COLUMN:Some music fans go a bit too far

Blaine Moyle

Music is one of the few things almost everyone enjoys. The style of the music, and the particular tastes of each person vary widely on the kind of music they like, but for the most part the only reason we seem to like a song is for aesthetic reasons that we can’t describe.

Of course, tastes change as we get older. For instance, one of the more common styles of music for the typical high school student is anti-conformity music, used in a vain attempt to rage against the parents and any semblance of authority, as if teenagers needed help.

But more recently than not, there has been a tendency to become over-attached to particular kinds of music, by high school and even college students. That is, young people over-identify with either a single group or collection of groups and use their music as though it were a philosophical groundwork for the way they live their lives.

Anyone familiar with the term “emo” will know exactly what I mean. emo is short for “emotional” but it more specifically refers to bands that are trying to rebel from modern society in the most punk way possible while denying any claim that the band might actually just be a punk band.

Obviously the name of this “style” of music is a little more than laying claim that a particular kind of music has some sort of claim to music that is emotional.

According to the Web site, emo music can be broken up into a multitude of subcultures, divided by actions taken on stage such as whispering, turning the back to the audience, kicking things over on stage and my favorite, actual sobbing and crying. Let’s get one thing straight, if I want to see the singer of the band cry on stage, I’ll make sure I get up and kick him in the jimmy during a song.

More often than not, emo is music that is heavily depressing, where the singer whines about how the world is awful because women don’t like him, who after he has finished his set, walks off stage into the arms of the hordes of waiting girls.

It’s this core audience though, that has the real issues. Teenagers and the like think they too have real problems in dealing with life and need to “go emo” every once in awhile.

Excuse me a moment if I don’t shed a tear for all you children of suburbanites. I’m sure you had a rough life because daddy didn’t get the color Lexus you wanted, and that you had to attend a high school that has proper funding.

It’s these people that go a little too far in being fans. But for this I think “fan” is the proper word, as it is the short version of “fanatic.” Often trying as hard as they can to find the most retro clothing, or just well worn looking attire covered in as many patches of bands as possible.

It’s not a fashion choice that makes these people targets, but their desire to over-identify with the music, as though it speaks to them on some unique level because they too know the pain of living with teenage depression. What these kids need isn’t Prozac; what they need is a good slap in the face. They need to look around at the real world and notice there are people with real problems in this world, the least of which is that their boyfriend/girlfriend just broke up with them.

A lot of music labeled “emo” isn’t really that bad. I have nothing personal against the music. But I’m reminded of my own high school days where a small group of students were just a little too interested in listening to Marilyn Manson, so the girls and boys would wear black lipstick, dresses and heels.

Marilyn Manson has some good songs, but that doesn’t mean I feel the need to make every day Halloween and dress up like a woman.

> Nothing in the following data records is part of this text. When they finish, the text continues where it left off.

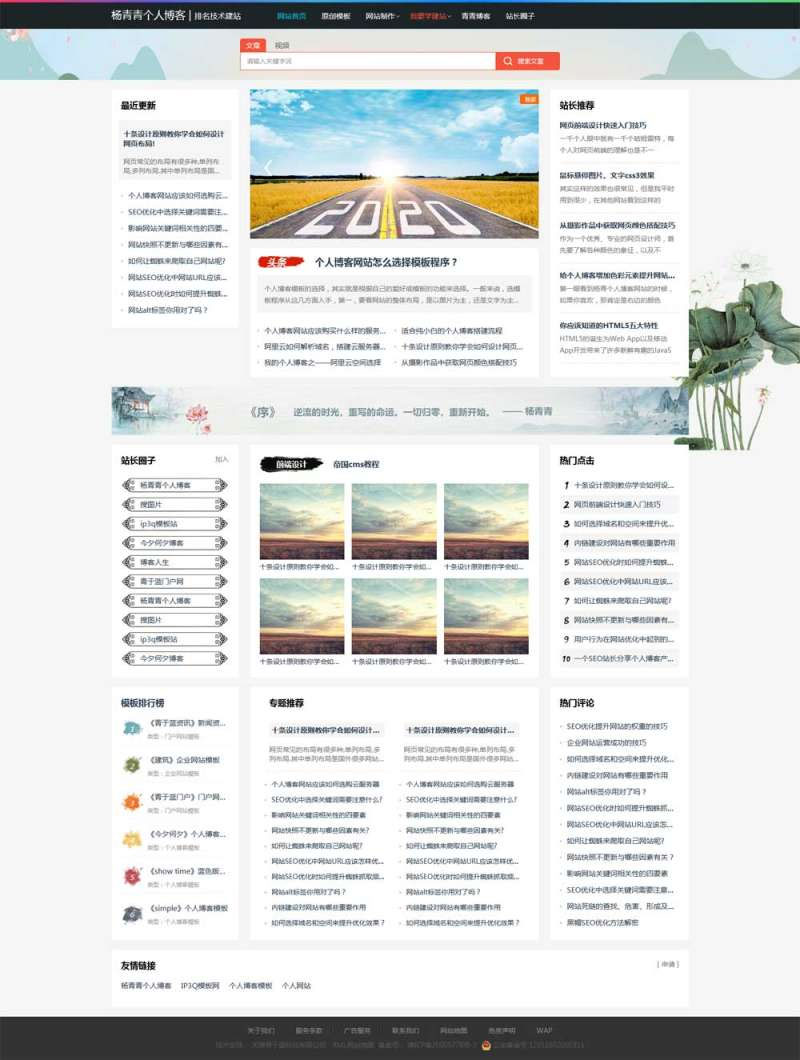 古典风格个人站长seo技术交流博客网站苹果CMS模板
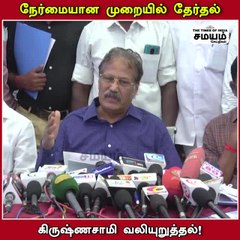 ஜனநாயகம் சீரழிவு; இந்தியாவிற்கு அவமானம்; சூடு போட்ட கிருஷ்ணசாமி!
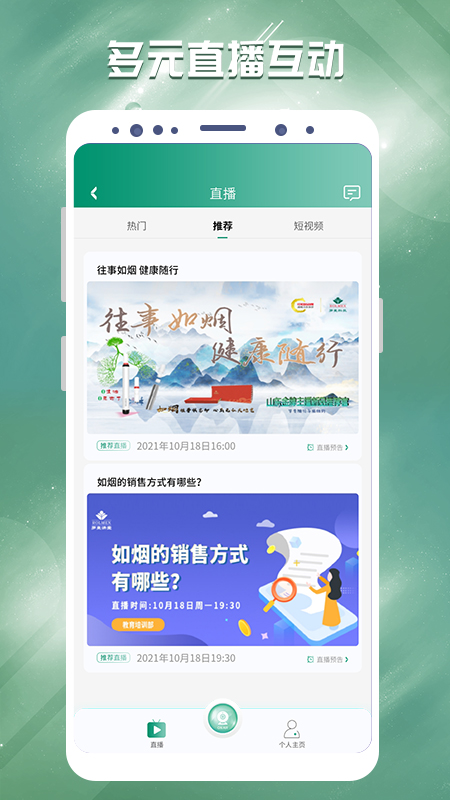 罗麦随行v7.0.11截图1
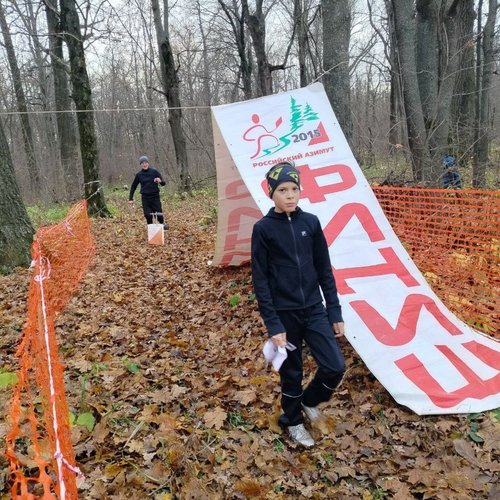 Республиканские соревнования по спортивному ориентированию среди обучающихся Чувашской республики (3 этап)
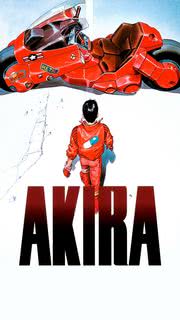 AKIRA | アニメのスマホ壁紙|バイクのiPhone壁紙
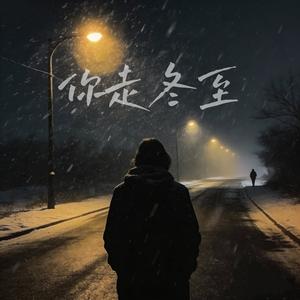 你走冬至 (女版)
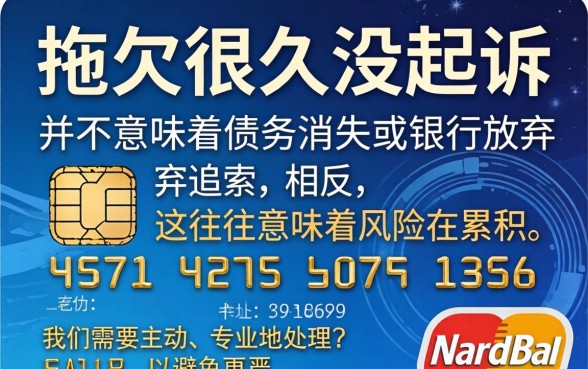信用卡拖欠很久没起诉怎么办？信用卡逾期未起诉最佳处理方案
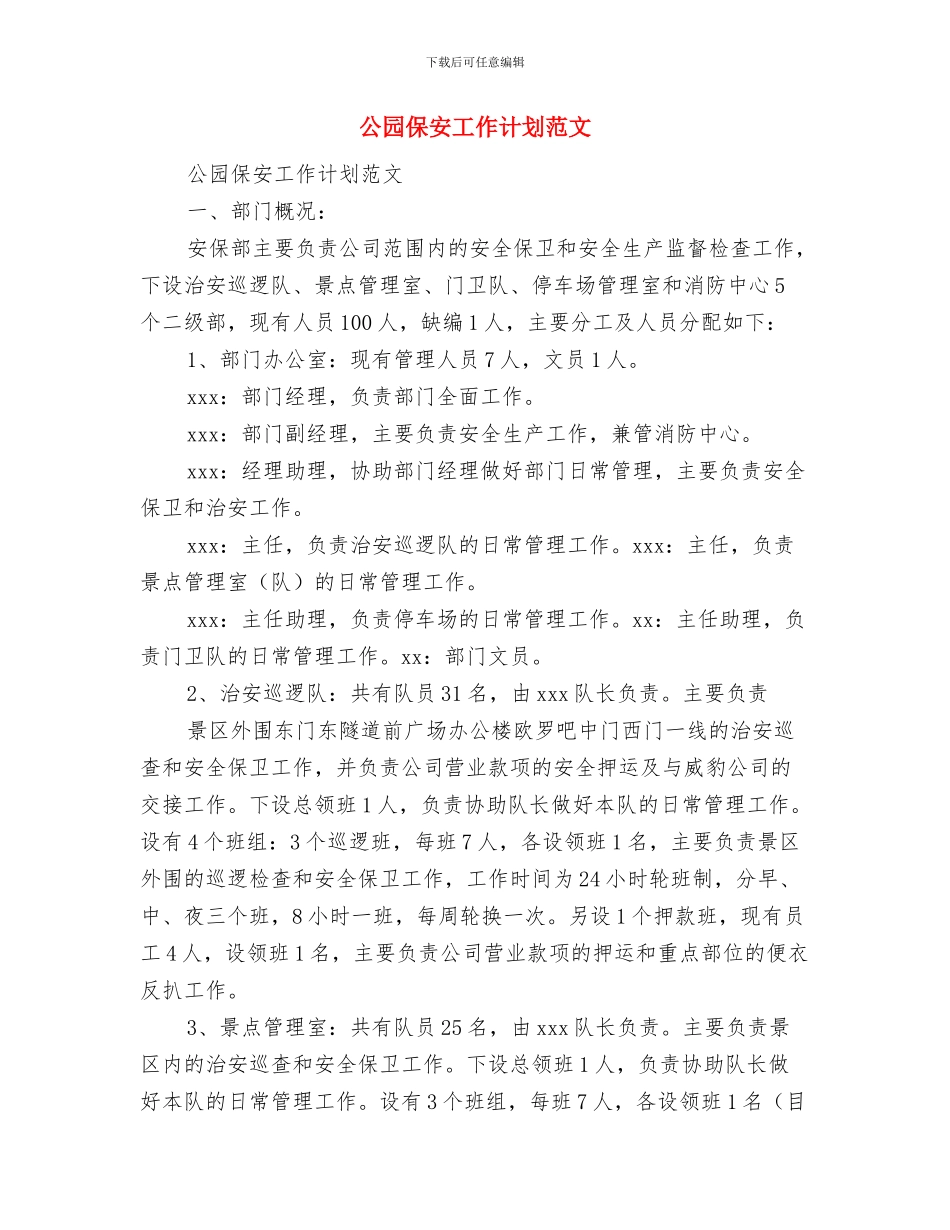 公司项目经理第二季度工作计划书与公园保安工作计划范文汇编_第2页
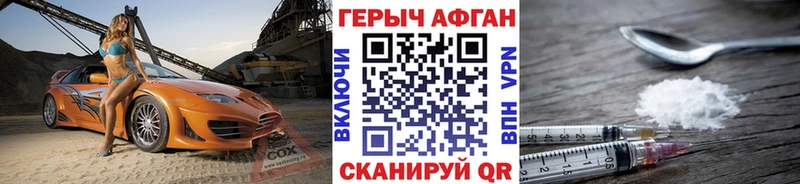 Героин Heroin купить цена Сегежа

There’s something ironic in kids believing they are outsiders that have to go and do something drastic like change the clothes they wear and in turn make them outsiders to the rest of the people around them. They are attempting to be nonconformist by wearing the same outfit and behaving in the same manner as another group of people.

Here’s a clue to high school students and even a good number of you college students: Get over yourself.

Almost everyone feels like an outsider and gets sad, from the head cheerleader right down to the captain of the debate team. So stop relying on a significant other to make you feel better. Stop believing that the music you listen to is somehow especially meant for you, and that it really gets in to your soul.

Yes, other people feel the way you do. It’s not depression, it’s called life. Go out and find a little joy in the world. Get out of your room and do something that doesn’t involve eating, drinking or seeing a band.

Blaine Moyle is a senior in English and secondary education from Des Moines.